All that is needed to continue making even greater progress, he suggests, is to do more to train and arm Iraqi forces, to coordinate more closely with them, and to loosen restrictive rules of engagement that limit American airpower from being used to its fullest.

I hope he is right, but I am skeptical. His analysis is focused almost entirely at the tactical level, which is where most U.S. military commanders are most comfortable. There is always a tendency in our military to think that if they could just bring in this or that unit, add this or that weapons system to the fight, the result would a complete transformation of the battlefield. This analysis ignores the larger political context which is actually more important than the tactical picture from the battlefield.

Remember that in 2006 the U.S. military had some 150,000 troops in Iraq and relaxed rules of engagement that allowed us to use the full firepower at our disposal, and yet much of the Sunni area was in the hands of al-Qaeda in Iraq while most of the Shiite area was controlled by Iranian-backed militias such as the Mahdist Army. The “surge” transformed the situation by changing tactics but also, crucially, by figuring out how to flip Sunnis from being supporters of AQI to its adversaries. The situation was quickly transformed because the Sunnis suddenly joined in fighting for the government of Iraq.
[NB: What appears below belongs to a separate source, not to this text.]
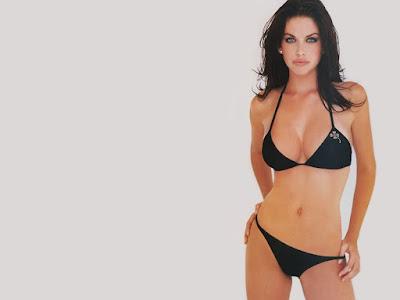 Kim Smith Bikini Pics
The reason that Iraq is in such dire straits now is that after the American troop pullout in 2011, the Shiite sectarians in charge of the Iraqi government alienated the Sunnis once again, driving them back into the arms of AQI’s successor organization: the Islamic State of Iraq and Syria. Today, Iraq is divided with the Kurds virtually independent, ISIS in control of Sunni areas, and Iranian-backed Shiite militias in control of Shiite areas. As long as that is the case, I remain skeptical that there will be any dramatic change in the balance of power on the ground. In fact, the Shiite-dominated Iraqi security forces and the Popular Mobilization Forces (as the Iranian-directed militias are known) are not all that interested in taking back the Sunni areas that they know they cannot hold. Sure, they’re happy to retake Bayji because it’s home to an oil refinery that can generate revenues for Baghdad. But the Iraqi forces are slow-rolling suggestions that they take back Mosul or Ramadi.
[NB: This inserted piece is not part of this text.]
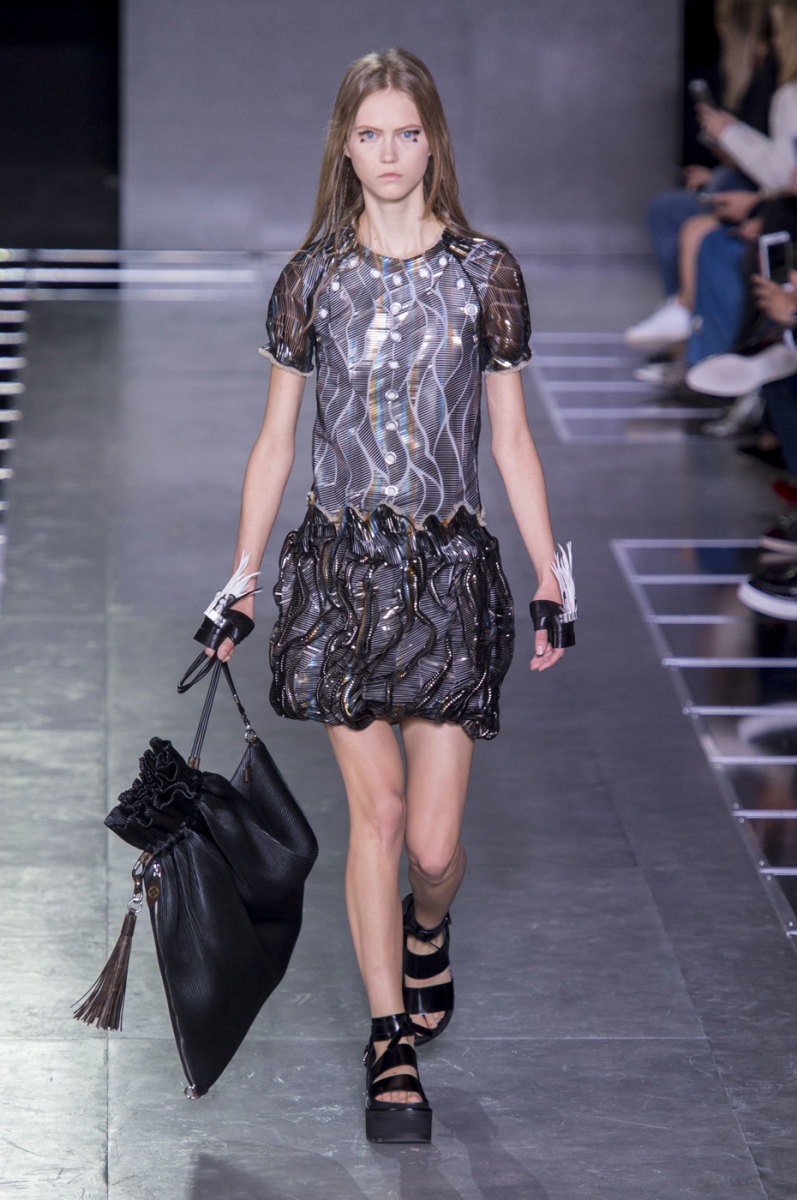 Julie Hoomans on the runway at Louis Vuitton. Photo: Imaxtree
That’s not because they are physically incapable of taking back those cities from a small number of ISIS defenders, numbering only a few thousand fighters in each case. It’s because the Shiite militias see no advantage to taking those Sunni cities. In fact, as long as ISIS remains in control of those areas but is unable to advance into Baghdad or other Shiite-held areas, the status quo redounds to the advantage of Iran, which is the most important powerbroker in Iraq and which was largely absent from Knights’ analysis: The ISIS threat justifies Iran’s takeover of Shiite areas, just as the Israeli threat once justified Iran’s takeover of Lebanon and as the threat from ISIS today justifies Iran’s takeover of major portions of Syria.
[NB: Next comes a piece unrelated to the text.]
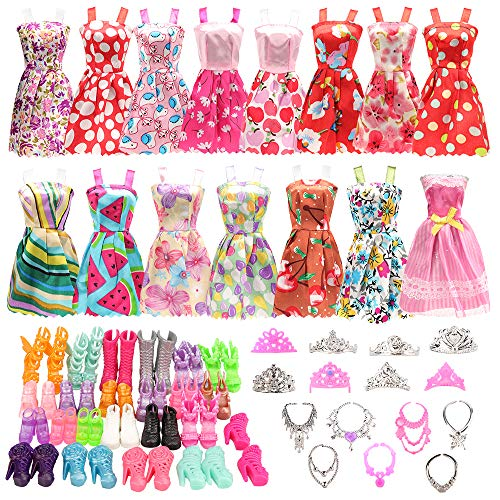 BARWA 32 pcs Doll Clothes and Ac...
We are not going to break the current stalemate by cooperating more closely with the Iraqi security forces or by sending them more equipment, as Knights suggests — that will only make the Iranians and their proxies stronger and alienate Sunnis more. The only way to change the situation is by offering the Sunnis a better deal than they currently get from ISIS. That would mean offering them a Sunni Regional Government, akin to the arrangement the Kurds have today, with their autonomy guaranteed by American security guarantees and by their own Peshmerga-style militia. Tinkering with tactics is not going to produce strategic results in Iraq or Syria.